Un film fatto bene paga sempre, e questo è proprio ottimo cinema, sotto ogni aspetto. Argo, il film di cui Ben Affleck è sia regista e attore protagonista, e coproduttore insieme a George Clooney, sta avendo un successo senza ombre di critica e pubblico. Non è I tre giorni del Condor, certo, anche se ne condivide molti aspetti, ma ha una sceneggiatura da manuale (quasi un manuale di sceneggiatura, vien da dire), ambientazioni perfette, ritmo, suspense, dialoghi limati, e truccatori e parrucchieri che devono vincere un Oscar: incredibile la loro capacità di rendere persino la grana dei pori della pelle degli anni ’70-’80, è qualcosa difficile da spiegare se non si è visto il film, nel senso: i colori, la pellicola che sembra quella di allora, un gusto vintage che fa un effetto docu-fiction (persino il marchio usato dalla Warner Bros. per i titoli è quello d’epoca), e ricorda quel brano degli Afterhours dove Manuel Agnelli racconta di un suo sogno notturno dicendo “La luce era diversa negli anni settanta, ho riconosciuto anche quella”.
Per di più, non c’è dubbio che Affleck regista si sia posto efficacemente il problema di dove mettere al macchina da presa ad ogni scena, con buoni risultati, il che era reso ancora più difficile dal fatto che era anche il protagonista del film – è così difficile dirigere se stessi. Fuori misura giusto la troppo improbabile scena finale in cui le sgangherate macchine della polizia iraniana seguono un Boeing B-747 fino allo stacco dei pneumatici, operazione per la quale ci sarebbe voluta una monoposto di F1, ma è pur sempre cinema.
Il problema del film, passato quasi inosservato, è nei contenuti: il messaggio revisionista e manipolatorio della s(S)toria sembra essere passato indenne all’analisi di molti critici, anche non statunitensi. Per questo ne scrivo: non si può vedere un film sulla CIA come fosse un Bond movie, prendendo le parti dei Buoni, odiando i Cattivi. Perché gli accadimenti di cui si parla qui (che sono comunque molto romanzati rispetto alla realtà, consiglio di leggerne in rete), hanno come protagonisti delle Persone, degli esseri umani veri.
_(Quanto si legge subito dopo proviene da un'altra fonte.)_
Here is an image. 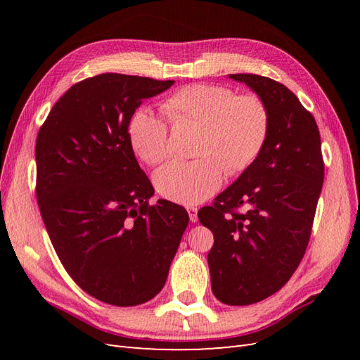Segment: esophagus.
Wrapping results in <instances>:
<instances>
[{
	"mask_svg": "<svg viewBox=\"0 0 360 360\" xmlns=\"http://www.w3.org/2000/svg\"><path fill=\"white\" fill-rule=\"evenodd\" d=\"M188 213H189L191 222L198 221V209H197V207H188Z\"/></svg>",
	"mask_w": 360,
	"mask_h": 360,
	"instance_id": "34e87169",
	"label": "esophagus"
}]
</instances>
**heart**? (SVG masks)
Listing matches in <instances>:
<instances>
[{
	"mask_svg": "<svg viewBox=\"0 0 360 360\" xmlns=\"http://www.w3.org/2000/svg\"><path fill=\"white\" fill-rule=\"evenodd\" d=\"M163 110L177 126L201 129L193 162L174 160L156 171L155 186L163 198L193 205L219 189L225 169L231 176L248 169L263 151L270 132V114L255 94L237 96L228 86L195 84L171 94ZM135 153L158 165L169 153L165 118L148 110L138 111L129 124Z\"/></svg>",
	"mask_w": 360,
	"mask_h": 360,
	"instance_id": "b5f03b06",
	"label": "heart"
}]
</instances>
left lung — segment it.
Masks as SVG:
<instances>
[{"label":"left lung","mask_w":360,"mask_h":360,"mask_svg":"<svg viewBox=\"0 0 360 360\" xmlns=\"http://www.w3.org/2000/svg\"><path fill=\"white\" fill-rule=\"evenodd\" d=\"M264 101L270 132L257 160L213 207L198 212L213 233L209 269L214 297L231 307L264 300L287 284L307 250L323 188L317 123L285 85L252 73L228 75ZM245 207V214L235 209Z\"/></svg>","instance_id":"1"}]
</instances>
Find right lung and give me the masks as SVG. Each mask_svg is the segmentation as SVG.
<instances>
[{"label": "right lung", "instance_id": "obj_1", "mask_svg": "<svg viewBox=\"0 0 360 360\" xmlns=\"http://www.w3.org/2000/svg\"><path fill=\"white\" fill-rule=\"evenodd\" d=\"M174 81L103 73L53 105L36 141L37 202L70 278L97 300L136 307L153 299L189 224L181 205L158 200L139 168L129 123Z\"/></svg>", "mask_w": 360, "mask_h": 360}]
</instances>
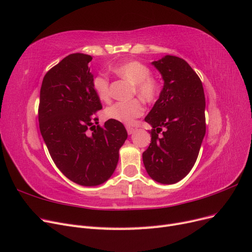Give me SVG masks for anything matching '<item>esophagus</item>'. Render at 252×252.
Segmentation results:
<instances>
[{
    "mask_svg": "<svg viewBox=\"0 0 252 252\" xmlns=\"http://www.w3.org/2000/svg\"><path fill=\"white\" fill-rule=\"evenodd\" d=\"M126 130H127L128 134H132L135 131V129L133 127H130V126H126Z\"/></svg>",
    "mask_w": 252,
    "mask_h": 252,
    "instance_id": "obj_1",
    "label": "esophagus"
}]
</instances>
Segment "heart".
<instances>
[{
	"mask_svg": "<svg viewBox=\"0 0 252 252\" xmlns=\"http://www.w3.org/2000/svg\"><path fill=\"white\" fill-rule=\"evenodd\" d=\"M112 71L121 79L132 84V94H136L144 102H155L159 94V83L151 77V69L139 61L116 65ZM94 90L96 96L102 102L109 103L111 100L110 81L105 74H97L93 82ZM144 106L139 98L127 102H117L106 108L105 116L110 120H116L125 124H131L134 119L142 116Z\"/></svg>",
	"mask_w": 252,
	"mask_h": 252,
	"instance_id": "1",
	"label": "heart"
}]
</instances>
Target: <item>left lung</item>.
Listing matches in <instances>:
<instances>
[{
    "instance_id": "obj_1",
    "label": "left lung",
    "mask_w": 252,
    "mask_h": 252,
    "mask_svg": "<svg viewBox=\"0 0 252 252\" xmlns=\"http://www.w3.org/2000/svg\"><path fill=\"white\" fill-rule=\"evenodd\" d=\"M152 65L161 72L164 87L145 118L152 129L143 163L151 179L174 184L186 177L199 156L206 132L204 89L185 60L166 56Z\"/></svg>"
}]
</instances>
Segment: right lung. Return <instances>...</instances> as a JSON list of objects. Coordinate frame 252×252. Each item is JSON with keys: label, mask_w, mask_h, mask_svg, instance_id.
<instances>
[{"label": "right lung", "mask_w": 252, "mask_h": 252, "mask_svg": "<svg viewBox=\"0 0 252 252\" xmlns=\"http://www.w3.org/2000/svg\"><path fill=\"white\" fill-rule=\"evenodd\" d=\"M93 57L72 53L47 71L42 82L39 125L52 161L70 181L96 186L116 169L119 150L127 139L116 120L97 124L102 104L88 68Z\"/></svg>", "instance_id": "1"}]
</instances>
Iraniani che hanno subìto una dittatura da parte dello Shah Reza Pahlevi, un tiranno foraggiato e appoggiato dagli Stati Uniti che dopo aver governato dal 1941 ha poi sancito il proprio potere con un colpo di stato nel 1953, trasformando la monarchia da costituzionale in assoluta, cominciando a perseguitare i suoi oppositori con una repressione operata dalla SAVAK, la polizia segreta addestrata proprio dalla CIA. Insomma, no. Non si può scegliere di raccontare un evento perché è cinematograficamente gustoso, e poi operare mistificazioni e colpi di spugna per tentare di raccontarlo in modo “gradevole”, facendo una sorta di compromesso buonista con la storia. Il film si dipana tutto su questo filo sottile: si cerca di dire delle “verità” ma in modo manipolatorio.
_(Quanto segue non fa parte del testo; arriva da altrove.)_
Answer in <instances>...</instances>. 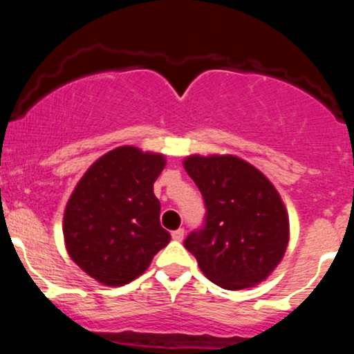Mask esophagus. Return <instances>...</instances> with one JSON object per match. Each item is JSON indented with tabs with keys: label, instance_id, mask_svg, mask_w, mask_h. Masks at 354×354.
<instances>
[{
	"label": "esophagus",
	"instance_id": "1",
	"mask_svg": "<svg viewBox=\"0 0 354 354\" xmlns=\"http://www.w3.org/2000/svg\"><path fill=\"white\" fill-rule=\"evenodd\" d=\"M171 236H173L174 241H183V238H185V230L180 228V230L173 231V233H171Z\"/></svg>",
	"mask_w": 354,
	"mask_h": 354
}]
</instances>
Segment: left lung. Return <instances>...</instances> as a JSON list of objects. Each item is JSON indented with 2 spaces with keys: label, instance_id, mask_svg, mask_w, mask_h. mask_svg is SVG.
Instances as JSON below:
<instances>
[{
  "label": "left lung",
  "instance_id": "8db88e82",
  "mask_svg": "<svg viewBox=\"0 0 354 354\" xmlns=\"http://www.w3.org/2000/svg\"><path fill=\"white\" fill-rule=\"evenodd\" d=\"M185 169L205 201V221L185 248L209 281L243 290L281 261L290 223L278 191L261 171L236 156H189Z\"/></svg>",
  "mask_w": 354,
  "mask_h": 354
}]
</instances>
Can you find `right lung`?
<instances>
[{"label": "right lung", "instance_id": "obj_1", "mask_svg": "<svg viewBox=\"0 0 354 354\" xmlns=\"http://www.w3.org/2000/svg\"><path fill=\"white\" fill-rule=\"evenodd\" d=\"M163 154L121 146L84 173L63 219L68 253L84 273L108 286H123L145 273L171 234L161 228L153 183Z\"/></svg>", "mask_w": 354, "mask_h": 354}]
</instances>
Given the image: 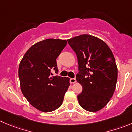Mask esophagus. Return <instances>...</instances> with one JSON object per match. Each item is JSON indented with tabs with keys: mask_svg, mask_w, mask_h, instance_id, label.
<instances>
[{
	"mask_svg": "<svg viewBox=\"0 0 132 132\" xmlns=\"http://www.w3.org/2000/svg\"><path fill=\"white\" fill-rule=\"evenodd\" d=\"M70 83H75L76 82V79L75 78H70Z\"/></svg>",
	"mask_w": 132,
	"mask_h": 132,
	"instance_id": "esophagus-1",
	"label": "esophagus"
}]
</instances>
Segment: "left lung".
Wrapping results in <instances>:
<instances>
[{
  "instance_id": "obj_1",
  "label": "left lung",
  "mask_w": 132,
  "mask_h": 132,
  "mask_svg": "<svg viewBox=\"0 0 132 132\" xmlns=\"http://www.w3.org/2000/svg\"><path fill=\"white\" fill-rule=\"evenodd\" d=\"M68 42L77 55L76 80L83 87L77 96L79 103L88 111H98L110 101L116 87L118 70L113 53L104 42L89 34Z\"/></svg>"
}]
</instances>
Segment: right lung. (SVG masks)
<instances>
[{
  "label": "right lung",
  "instance_id": "add662e5",
  "mask_svg": "<svg viewBox=\"0 0 132 132\" xmlns=\"http://www.w3.org/2000/svg\"><path fill=\"white\" fill-rule=\"evenodd\" d=\"M67 44L59 39H46L33 45L23 56L19 66L22 93L38 110L51 112L62 105L70 86V79L55 76L59 70L56 59Z\"/></svg>",
  "mask_w": 132,
  "mask_h": 132
}]
</instances>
Si comincia infatti con un prologo affidato a una voce femminile dall’accento parsi che narra la storia dell’Iran snocciolando tutti i comprensibili motivi per cui il tiranno Reza Pahlevi è odiato, e il paese sia risentito nei confronti degli Stati Uniti che lo ospitano invece di riconsegnarlo al popolo che vorrebbe processarlo per i suoi crimini. Questo esordio politically correct mette lo spettatore nella disposizione d’animo “progressista” giusta per approcciare il resto degli avvenimenti come se provenissero da un punto di vista “amico”, e reitera questa illusione con altri artifici narrativi quali ad esempio far passare il protagonista agente della CIA come “buono” perché mostrato in certe scene un po’ come un outsider nel gruppo, qualcuno che fa fatica a compiere la sua nobile azione di salvataggio degli ostaggi perché nella camera dei bottoni non ha abbastanza credito. Qualcuno che lo fa perché ci crede, non perché è il suo mestiere. Uno che a quelle sei persone bloccate a Teheran e in pericolo di vita ci tiene personalmente. Un buon padre di famiglia, che si è separato dalla moglie ma dopo questa missione torna a casa e ricompone la frattura, tanto puro è il suo cuore.
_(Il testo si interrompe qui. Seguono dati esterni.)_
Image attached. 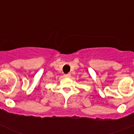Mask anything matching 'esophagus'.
Listing matches in <instances>:
<instances>
[{"instance_id":"34e87169","label":"esophagus","mask_w":134,"mask_h":134,"mask_svg":"<svg viewBox=\"0 0 134 134\" xmlns=\"http://www.w3.org/2000/svg\"><path fill=\"white\" fill-rule=\"evenodd\" d=\"M71 76V74H64V77L66 78H70Z\"/></svg>"}]
</instances>
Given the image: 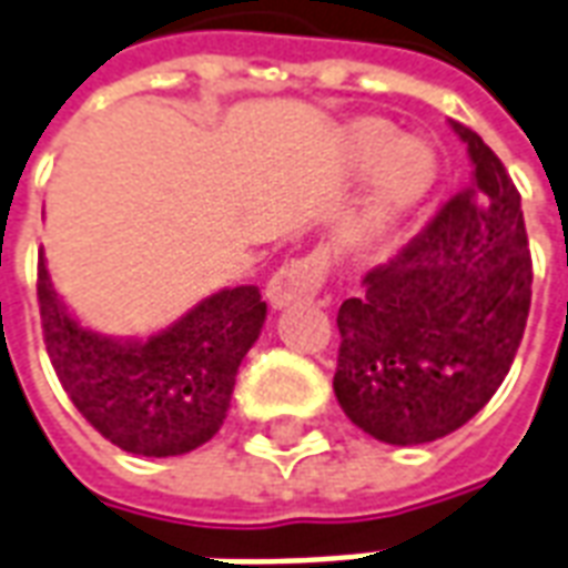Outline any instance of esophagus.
<instances>
[{"instance_id":"34e87169","label":"esophagus","mask_w":568,"mask_h":568,"mask_svg":"<svg viewBox=\"0 0 568 568\" xmlns=\"http://www.w3.org/2000/svg\"><path fill=\"white\" fill-rule=\"evenodd\" d=\"M324 274H327V262H324L322 253H310L303 258H294L285 267H280L271 283H267L265 294L271 306L283 310V306H292V303L310 301L318 294L324 283Z\"/></svg>"}]
</instances>
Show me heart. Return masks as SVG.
Masks as SVG:
<instances>
[{"instance_id": "b5f03b06", "label": "heart", "mask_w": 568, "mask_h": 568, "mask_svg": "<svg viewBox=\"0 0 568 568\" xmlns=\"http://www.w3.org/2000/svg\"><path fill=\"white\" fill-rule=\"evenodd\" d=\"M345 160L354 169H375L372 179V220L387 226L423 202L438 179V151L426 140H402L384 119H361L345 130Z\"/></svg>"}]
</instances>
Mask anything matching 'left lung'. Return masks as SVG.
Returning <instances> with one entry per match:
<instances>
[{
  "label": "left lung",
  "mask_w": 568,
  "mask_h": 568,
  "mask_svg": "<svg viewBox=\"0 0 568 568\" xmlns=\"http://www.w3.org/2000/svg\"><path fill=\"white\" fill-rule=\"evenodd\" d=\"M449 124L470 154V181L336 315V399L354 426L396 447L444 438L486 408L530 313L521 196L495 151Z\"/></svg>",
  "instance_id": "1"
}]
</instances>
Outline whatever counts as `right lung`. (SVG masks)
I'll return each instance as SVG.
<instances>
[{"mask_svg": "<svg viewBox=\"0 0 568 568\" xmlns=\"http://www.w3.org/2000/svg\"><path fill=\"white\" fill-rule=\"evenodd\" d=\"M47 354L73 408L124 453L184 456L226 419L237 366L262 333L267 306L255 285L196 303L149 339H110L82 327L38 262Z\"/></svg>", "mask_w": 568, "mask_h": 568, "instance_id": "right-lung-1", "label": "right lung"}]
</instances>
Anzi tanto il film ha bisogno di far passare per buona la CIA, che alla fine i Cattivi sembrano essere gli uomini del governo americano, che non danno credito all’azione e revocano il finanziamento della missione a un secondo dalla fine (fatti mai accaduti nella realtà, anche perché i biglietti aerei degli ostaggi vennero acquistati dalla moglie dell’ambasciatore canadese).
Ma non può bastare lo sguardo limpido e la barba rassicurante di Ben Affleck a fare della CIA un organismo dalla parte dei Buoni, non deve, accidenti! Questa pellicola non fa nessuna riflessione politica, oltre che tralasciare la storia, presenta Reza Pahlevi come “cattivo” torturatore senza dare adeguato peso al fatto che non si tratta di sue scelte personali, ma quelle di un tiranno che è andato al potere e ha governato unicamente perché è ciò che gli Stati Uniti hanno reso possibile; si pone l’accento sui suoi torti senza evidenziare che siano il frutto del sistema della Pax Americana nel suo midollo. Non si può fare un thriller assolutorio manipolando la storia, non si possono lasciare da parte le migliaia di crimini gravissimi compiuti dalla CIA negli anni, solo perché ci si è imbattuti in un episodio gustoso da sceneggiare.
Per il re nudo non basta una foglia di fico, almeno non per me.